De BKE training zorgde voor een flash back naar mijn oude baan als docent op het speciaal onderwijs. Ik gaf technieklessen aan kleine groepjes VSO leerlingen in Zoetermeer. Bijzondere leerlingen. Ze hadden allemaal iets van een idiot savant. Zeer getalenteerd op een smal gebied. Een leerling kon waanzinnig striptekenen, een leerling was extreem muzikaal, een leerling imiteerde mij feilloos. Deze leerlingen waren niet met elkaar te vergelijken. Ik beoordeelde hun werkstukken niet met een beoordelingslijst. Ik keek met hun mentor of ze gegroeid waren in zelfstandigheid, gereedschap-gebruik, technische vaardigheden.

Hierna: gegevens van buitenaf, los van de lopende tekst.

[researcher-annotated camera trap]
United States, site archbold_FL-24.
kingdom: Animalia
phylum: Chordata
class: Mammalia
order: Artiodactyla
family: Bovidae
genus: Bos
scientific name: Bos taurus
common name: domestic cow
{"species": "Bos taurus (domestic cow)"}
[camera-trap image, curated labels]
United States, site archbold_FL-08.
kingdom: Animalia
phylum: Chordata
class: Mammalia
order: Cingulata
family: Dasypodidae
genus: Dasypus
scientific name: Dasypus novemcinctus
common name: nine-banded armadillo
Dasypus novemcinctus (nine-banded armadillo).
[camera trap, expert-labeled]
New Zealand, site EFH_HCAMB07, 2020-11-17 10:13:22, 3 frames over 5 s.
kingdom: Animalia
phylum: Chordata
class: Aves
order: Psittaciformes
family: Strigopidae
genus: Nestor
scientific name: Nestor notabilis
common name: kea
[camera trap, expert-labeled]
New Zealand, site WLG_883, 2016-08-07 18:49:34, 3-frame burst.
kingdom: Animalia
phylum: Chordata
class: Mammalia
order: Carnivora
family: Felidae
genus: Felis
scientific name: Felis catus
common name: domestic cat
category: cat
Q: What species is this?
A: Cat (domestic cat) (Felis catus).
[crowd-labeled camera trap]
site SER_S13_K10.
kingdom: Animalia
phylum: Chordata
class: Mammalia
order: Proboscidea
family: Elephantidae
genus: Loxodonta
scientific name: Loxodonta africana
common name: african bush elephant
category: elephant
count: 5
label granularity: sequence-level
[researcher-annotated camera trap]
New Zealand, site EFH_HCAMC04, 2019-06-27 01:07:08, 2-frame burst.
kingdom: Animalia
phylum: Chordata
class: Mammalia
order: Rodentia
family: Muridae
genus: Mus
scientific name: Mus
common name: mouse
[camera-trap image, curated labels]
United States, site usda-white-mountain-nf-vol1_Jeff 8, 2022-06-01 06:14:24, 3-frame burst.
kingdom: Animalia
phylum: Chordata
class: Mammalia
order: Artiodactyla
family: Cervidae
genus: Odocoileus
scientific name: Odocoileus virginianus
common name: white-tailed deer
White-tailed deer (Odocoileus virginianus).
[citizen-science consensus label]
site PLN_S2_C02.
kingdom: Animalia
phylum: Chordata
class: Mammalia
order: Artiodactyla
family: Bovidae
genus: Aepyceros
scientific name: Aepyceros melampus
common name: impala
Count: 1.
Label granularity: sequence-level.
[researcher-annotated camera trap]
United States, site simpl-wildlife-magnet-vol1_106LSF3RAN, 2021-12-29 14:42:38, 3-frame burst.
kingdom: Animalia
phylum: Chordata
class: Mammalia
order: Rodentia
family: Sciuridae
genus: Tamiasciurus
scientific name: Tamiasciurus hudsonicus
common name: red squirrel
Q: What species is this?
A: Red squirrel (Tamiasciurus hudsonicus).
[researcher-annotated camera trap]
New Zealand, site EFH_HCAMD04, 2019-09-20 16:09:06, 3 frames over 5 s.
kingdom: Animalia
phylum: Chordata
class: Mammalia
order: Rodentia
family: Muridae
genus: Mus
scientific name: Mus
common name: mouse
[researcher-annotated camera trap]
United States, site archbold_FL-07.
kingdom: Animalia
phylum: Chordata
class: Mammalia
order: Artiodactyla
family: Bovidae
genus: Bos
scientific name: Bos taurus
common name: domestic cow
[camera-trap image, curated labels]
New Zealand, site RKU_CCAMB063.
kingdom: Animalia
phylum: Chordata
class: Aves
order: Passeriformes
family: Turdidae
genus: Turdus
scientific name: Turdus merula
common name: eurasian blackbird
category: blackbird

In het kunstonderwijs letten docenten op de signatuur van de kunstenaar. Studenten die imiteren, niet experimenten en voor veiligheid gaan, worden streng gewezen op hun onderscheidend vermogen. Als kunstenaar vind je werkstukken uit. Je maakt ze niet na. Ze zijn verrassend en origineel. Ze zeggen iets over jouw kijk op de wereld. Op de vorming van dat handschrift is waar een docent aan een kunstopleiding op let. Hij bekijkt zijn studenten als ik mijn leerlingen in het speciaal onderwijs. Ieder uniek in zijn soort. Ik zou dus nooit een groep studenten, maar een serie opeenvolgende werkstukken beoordelen. Daaruit is een ontwikkeling af te leiden.